Data listing
-*-*-

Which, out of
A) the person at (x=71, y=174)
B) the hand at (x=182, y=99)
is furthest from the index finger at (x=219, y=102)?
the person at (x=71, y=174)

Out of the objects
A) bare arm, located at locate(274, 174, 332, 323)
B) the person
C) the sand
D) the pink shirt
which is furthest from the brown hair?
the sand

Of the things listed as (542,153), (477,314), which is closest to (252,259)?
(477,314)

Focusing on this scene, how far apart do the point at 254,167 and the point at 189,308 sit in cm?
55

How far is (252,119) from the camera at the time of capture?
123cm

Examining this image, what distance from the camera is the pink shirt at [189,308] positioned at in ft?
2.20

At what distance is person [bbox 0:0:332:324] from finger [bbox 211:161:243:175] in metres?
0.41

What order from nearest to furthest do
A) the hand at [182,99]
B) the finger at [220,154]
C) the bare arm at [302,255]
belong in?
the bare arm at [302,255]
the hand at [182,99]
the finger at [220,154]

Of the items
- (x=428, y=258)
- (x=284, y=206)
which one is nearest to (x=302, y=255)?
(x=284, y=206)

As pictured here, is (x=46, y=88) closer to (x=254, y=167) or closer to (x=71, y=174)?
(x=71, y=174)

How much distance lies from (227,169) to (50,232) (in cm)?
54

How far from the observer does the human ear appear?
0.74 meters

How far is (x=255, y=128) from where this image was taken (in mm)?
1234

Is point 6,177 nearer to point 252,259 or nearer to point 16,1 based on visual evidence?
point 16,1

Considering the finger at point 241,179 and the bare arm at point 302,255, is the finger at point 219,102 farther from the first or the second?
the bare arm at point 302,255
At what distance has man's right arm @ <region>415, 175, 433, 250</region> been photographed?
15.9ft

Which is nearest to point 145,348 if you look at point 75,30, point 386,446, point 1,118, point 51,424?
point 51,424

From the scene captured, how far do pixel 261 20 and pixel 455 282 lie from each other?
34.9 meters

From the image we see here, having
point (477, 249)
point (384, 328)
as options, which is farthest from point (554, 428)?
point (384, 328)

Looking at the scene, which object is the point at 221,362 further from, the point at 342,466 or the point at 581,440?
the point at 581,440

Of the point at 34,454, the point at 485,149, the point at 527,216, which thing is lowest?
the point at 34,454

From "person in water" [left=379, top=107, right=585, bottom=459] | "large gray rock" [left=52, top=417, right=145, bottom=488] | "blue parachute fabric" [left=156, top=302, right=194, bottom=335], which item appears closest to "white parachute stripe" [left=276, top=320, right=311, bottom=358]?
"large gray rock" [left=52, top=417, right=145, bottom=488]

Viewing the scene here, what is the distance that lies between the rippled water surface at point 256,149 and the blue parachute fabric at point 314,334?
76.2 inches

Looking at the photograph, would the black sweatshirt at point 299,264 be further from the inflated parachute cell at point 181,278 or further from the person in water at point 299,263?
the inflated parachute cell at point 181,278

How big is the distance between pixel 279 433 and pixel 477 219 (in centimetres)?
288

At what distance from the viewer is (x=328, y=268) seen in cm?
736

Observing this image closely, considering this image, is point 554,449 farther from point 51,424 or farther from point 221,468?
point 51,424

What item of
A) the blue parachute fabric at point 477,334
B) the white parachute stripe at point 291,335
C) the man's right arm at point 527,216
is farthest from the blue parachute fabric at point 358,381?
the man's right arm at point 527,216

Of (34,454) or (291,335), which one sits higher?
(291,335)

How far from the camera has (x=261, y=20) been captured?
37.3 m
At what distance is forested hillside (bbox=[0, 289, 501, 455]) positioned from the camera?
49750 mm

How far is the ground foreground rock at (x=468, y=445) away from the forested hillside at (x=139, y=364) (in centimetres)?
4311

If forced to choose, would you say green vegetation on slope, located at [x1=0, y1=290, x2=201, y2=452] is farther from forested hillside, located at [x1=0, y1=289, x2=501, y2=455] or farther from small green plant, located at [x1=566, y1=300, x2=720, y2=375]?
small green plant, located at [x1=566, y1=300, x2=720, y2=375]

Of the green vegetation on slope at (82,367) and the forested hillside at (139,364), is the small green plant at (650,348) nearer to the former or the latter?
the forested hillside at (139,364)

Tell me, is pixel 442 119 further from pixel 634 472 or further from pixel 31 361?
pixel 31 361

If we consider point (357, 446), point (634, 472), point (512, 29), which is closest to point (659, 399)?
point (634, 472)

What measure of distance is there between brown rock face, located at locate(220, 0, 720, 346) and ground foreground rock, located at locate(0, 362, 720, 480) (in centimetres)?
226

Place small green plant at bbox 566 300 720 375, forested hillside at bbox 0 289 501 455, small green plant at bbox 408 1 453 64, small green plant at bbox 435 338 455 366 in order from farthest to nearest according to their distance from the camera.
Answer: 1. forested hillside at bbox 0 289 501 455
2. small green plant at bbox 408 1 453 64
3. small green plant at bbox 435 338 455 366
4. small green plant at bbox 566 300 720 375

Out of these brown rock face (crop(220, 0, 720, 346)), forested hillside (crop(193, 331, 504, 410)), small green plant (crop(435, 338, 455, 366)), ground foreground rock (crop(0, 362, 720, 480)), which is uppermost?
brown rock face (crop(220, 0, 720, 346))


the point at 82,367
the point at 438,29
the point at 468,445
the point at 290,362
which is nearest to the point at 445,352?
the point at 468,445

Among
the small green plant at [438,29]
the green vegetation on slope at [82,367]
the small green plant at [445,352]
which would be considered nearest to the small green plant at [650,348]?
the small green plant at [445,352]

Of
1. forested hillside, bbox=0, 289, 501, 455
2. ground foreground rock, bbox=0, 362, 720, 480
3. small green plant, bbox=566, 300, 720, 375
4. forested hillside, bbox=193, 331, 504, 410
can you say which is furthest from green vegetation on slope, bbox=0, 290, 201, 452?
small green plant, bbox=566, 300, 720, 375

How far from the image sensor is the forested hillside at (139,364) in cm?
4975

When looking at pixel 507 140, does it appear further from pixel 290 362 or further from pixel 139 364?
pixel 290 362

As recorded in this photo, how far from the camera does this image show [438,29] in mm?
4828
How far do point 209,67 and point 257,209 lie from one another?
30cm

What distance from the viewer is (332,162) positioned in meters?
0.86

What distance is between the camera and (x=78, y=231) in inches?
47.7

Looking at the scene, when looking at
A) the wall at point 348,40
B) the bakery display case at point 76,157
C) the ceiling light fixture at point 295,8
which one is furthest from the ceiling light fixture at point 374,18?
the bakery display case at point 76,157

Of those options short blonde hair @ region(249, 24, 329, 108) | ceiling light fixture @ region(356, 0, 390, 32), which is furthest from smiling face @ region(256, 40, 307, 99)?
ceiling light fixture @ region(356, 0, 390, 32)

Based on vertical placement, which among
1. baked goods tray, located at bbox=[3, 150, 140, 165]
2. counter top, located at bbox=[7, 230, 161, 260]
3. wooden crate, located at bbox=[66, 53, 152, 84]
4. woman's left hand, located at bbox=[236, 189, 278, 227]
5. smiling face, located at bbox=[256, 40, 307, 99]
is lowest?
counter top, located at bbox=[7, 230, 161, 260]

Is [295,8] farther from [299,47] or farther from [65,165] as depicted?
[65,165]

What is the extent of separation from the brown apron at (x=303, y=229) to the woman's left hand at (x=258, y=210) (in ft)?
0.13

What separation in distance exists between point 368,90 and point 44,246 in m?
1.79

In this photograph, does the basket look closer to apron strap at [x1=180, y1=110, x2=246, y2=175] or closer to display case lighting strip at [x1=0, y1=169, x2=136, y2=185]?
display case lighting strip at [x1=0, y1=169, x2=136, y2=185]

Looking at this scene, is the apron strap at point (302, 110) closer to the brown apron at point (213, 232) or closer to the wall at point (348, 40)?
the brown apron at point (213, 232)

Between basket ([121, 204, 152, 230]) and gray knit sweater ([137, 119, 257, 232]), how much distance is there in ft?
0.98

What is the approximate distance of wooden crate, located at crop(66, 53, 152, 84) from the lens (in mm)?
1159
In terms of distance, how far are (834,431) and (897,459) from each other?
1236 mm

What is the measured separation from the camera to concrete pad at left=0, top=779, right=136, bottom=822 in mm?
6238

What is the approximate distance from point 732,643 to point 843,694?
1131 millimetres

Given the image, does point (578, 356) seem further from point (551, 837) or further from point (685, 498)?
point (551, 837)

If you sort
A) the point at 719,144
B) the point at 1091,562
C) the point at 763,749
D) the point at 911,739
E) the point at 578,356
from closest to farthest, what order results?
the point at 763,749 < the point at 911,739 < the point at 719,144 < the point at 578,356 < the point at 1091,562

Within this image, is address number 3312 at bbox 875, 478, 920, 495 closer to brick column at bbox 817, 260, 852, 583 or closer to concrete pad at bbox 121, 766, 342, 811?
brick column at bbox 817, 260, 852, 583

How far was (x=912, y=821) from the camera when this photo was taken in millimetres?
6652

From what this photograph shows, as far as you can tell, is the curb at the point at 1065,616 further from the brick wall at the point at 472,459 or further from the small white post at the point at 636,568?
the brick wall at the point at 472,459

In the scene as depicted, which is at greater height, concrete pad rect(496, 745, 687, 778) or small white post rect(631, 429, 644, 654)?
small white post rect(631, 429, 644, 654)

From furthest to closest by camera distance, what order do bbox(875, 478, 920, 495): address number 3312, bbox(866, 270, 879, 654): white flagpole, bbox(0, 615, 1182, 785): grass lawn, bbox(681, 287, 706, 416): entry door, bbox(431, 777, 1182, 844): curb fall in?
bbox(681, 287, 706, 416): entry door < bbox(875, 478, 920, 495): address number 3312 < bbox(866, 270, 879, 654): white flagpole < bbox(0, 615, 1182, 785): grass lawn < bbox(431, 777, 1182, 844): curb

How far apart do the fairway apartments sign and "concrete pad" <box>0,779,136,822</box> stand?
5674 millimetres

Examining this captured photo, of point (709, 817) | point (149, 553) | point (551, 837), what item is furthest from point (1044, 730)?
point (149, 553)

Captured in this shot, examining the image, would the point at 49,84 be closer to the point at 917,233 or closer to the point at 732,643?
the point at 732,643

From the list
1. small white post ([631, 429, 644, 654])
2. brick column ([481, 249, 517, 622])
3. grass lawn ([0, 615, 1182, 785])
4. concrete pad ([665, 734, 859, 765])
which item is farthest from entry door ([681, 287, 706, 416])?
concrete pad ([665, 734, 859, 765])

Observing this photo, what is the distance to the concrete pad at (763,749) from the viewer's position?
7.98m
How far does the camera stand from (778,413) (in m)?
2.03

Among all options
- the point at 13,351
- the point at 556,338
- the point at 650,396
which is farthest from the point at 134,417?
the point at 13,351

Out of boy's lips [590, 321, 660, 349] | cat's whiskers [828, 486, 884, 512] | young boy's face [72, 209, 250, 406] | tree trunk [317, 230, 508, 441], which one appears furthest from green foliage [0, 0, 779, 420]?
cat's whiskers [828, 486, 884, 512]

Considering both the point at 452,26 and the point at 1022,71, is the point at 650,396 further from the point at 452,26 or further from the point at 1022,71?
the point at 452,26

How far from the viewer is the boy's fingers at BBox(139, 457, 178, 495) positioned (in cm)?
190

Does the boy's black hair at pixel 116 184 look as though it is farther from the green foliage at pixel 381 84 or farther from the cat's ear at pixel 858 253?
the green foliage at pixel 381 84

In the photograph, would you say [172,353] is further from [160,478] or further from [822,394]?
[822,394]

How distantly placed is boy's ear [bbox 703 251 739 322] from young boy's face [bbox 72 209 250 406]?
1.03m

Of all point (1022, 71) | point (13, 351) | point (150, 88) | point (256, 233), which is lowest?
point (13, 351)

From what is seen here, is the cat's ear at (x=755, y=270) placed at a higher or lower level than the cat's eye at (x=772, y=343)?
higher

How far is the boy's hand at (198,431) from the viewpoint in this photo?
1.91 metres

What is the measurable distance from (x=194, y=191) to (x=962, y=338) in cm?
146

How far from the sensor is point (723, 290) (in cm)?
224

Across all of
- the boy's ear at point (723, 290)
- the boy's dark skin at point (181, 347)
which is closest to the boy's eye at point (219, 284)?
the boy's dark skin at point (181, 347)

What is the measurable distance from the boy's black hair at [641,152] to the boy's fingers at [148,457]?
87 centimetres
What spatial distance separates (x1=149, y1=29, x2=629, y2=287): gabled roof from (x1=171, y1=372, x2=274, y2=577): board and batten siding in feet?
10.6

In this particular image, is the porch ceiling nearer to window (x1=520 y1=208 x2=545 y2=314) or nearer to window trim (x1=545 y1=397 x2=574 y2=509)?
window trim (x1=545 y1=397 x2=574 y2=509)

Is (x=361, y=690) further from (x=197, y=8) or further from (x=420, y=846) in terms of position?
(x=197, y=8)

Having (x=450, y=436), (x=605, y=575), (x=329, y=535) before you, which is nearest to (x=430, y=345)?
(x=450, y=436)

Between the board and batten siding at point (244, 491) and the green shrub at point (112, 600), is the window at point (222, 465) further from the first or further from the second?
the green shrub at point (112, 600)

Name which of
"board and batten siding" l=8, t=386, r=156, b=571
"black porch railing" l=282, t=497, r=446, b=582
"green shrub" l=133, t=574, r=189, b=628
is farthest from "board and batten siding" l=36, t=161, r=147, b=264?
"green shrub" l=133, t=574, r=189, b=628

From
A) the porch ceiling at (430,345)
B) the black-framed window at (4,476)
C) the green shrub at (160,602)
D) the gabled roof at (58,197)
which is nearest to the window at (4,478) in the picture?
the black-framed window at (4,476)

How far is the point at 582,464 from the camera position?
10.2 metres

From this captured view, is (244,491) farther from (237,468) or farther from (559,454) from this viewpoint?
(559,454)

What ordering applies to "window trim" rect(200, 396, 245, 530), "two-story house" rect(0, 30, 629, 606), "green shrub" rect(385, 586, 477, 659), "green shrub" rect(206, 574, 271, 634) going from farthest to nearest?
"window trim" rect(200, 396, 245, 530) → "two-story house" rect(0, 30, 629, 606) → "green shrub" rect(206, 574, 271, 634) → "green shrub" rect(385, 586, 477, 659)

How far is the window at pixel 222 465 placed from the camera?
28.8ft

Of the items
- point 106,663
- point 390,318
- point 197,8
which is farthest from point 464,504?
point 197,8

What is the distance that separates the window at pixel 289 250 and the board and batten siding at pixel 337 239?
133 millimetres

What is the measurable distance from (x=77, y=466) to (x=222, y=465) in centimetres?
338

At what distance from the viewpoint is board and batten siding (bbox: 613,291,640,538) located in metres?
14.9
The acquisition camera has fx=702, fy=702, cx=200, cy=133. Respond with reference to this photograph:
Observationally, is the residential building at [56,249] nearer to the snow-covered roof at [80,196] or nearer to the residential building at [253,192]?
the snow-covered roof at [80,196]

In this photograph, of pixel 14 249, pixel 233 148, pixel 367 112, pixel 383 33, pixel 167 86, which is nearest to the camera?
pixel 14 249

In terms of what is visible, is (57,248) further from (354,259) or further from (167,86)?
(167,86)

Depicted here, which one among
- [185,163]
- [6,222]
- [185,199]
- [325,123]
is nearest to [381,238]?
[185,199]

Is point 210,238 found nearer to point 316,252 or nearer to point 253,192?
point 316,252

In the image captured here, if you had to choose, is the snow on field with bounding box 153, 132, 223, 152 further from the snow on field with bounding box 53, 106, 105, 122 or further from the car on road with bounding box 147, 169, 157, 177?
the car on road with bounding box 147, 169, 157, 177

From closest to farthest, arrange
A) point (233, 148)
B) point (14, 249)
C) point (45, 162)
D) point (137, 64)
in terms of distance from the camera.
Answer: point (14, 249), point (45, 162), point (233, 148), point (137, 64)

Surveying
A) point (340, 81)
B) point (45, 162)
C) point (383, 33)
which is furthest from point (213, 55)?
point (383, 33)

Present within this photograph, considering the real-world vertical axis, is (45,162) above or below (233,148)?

-*-*-

Stated exercise>
Only the lines from the one containing "In the image" to the end of the records should be repeated, exactly as they appear.

Solved problem>
In the image captured here, if you had to choose, is the snow on field with bounding box 153, 132, 223, 152 further from the snow on field with bounding box 53, 106, 105, 122 or further from the car on road with bounding box 147, 169, 157, 177?
the car on road with bounding box 147, 169, 157, 177

From closest to farthest, arrange
A) point (233, 148)
B) point (14, 249)
C) point (45, 162)
D) point (137, 64)
in terms of distance from the camera.
Answer: point (14, 249), point (45, 162), point (233, 148), point (137, 64)

Surveying
A) point (340, 81)
B) point (45, 162)
C) point (383, 33)
which is furthest from point (213, 55)?
point (383, 33)

Present within this photograph, considering the real-world vertical axis, is (45,162) above or below (233,148)?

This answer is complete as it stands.